Boost logo

Boost :

Subject: Re: [boost] Proposal: MapReduce library (single machine)
From: Craig Henderson (cdm.henderson_at_[hidden])
Date: 2009-06-15 15:59:35


> Do you have different kind of parallel scheduling like openMP can have :
> static, dynamic, etc ...

I've already answered this in other threads... the scheduling is implemented
in a policy class so other threading approaches can be used. Current
implementations are Sequential (single thread Map followed by Reduce
phases), and CPU Parallel to maximize CPU core utilization.

> > So, to answer your question, I don't have specific performance metrics
...
> Well, some figures could be nice to at least check we don't go slower
> than on a single CPU ;) A simple scalability test could be already enough.

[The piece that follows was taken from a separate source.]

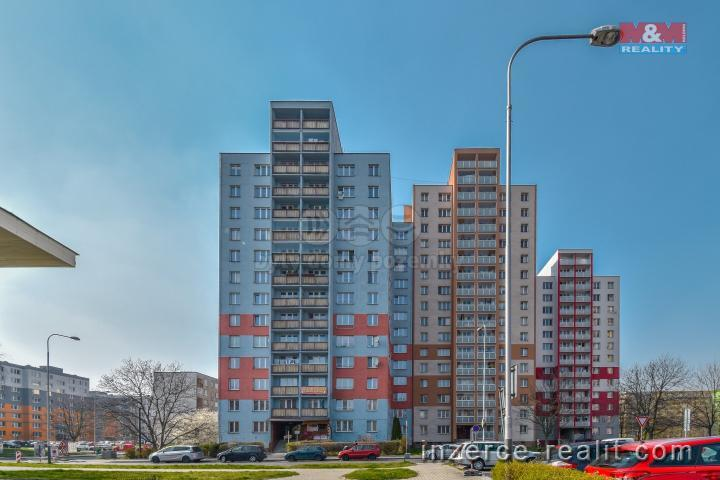 Prodej, byt 3+1, 74 m², Ostrava, ul. Jiřího Herolda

I'm running some tests and will update the site with performance comparisons
shortly

> * it seems t have a lot of work to be done to take one user function
and turn it into something your library could manage.

Can you expand on this a bit? Sure there is some scaffolding for defining
types and constructing objects, but the WordCount example is just 5 lines
for the Map and 4 lines for the Reduce - that sounds quite lightweight me :)
Seriously, though, I'd like to understand your concern about 'a lot of
work', and hear suggestion on reducing the overhead.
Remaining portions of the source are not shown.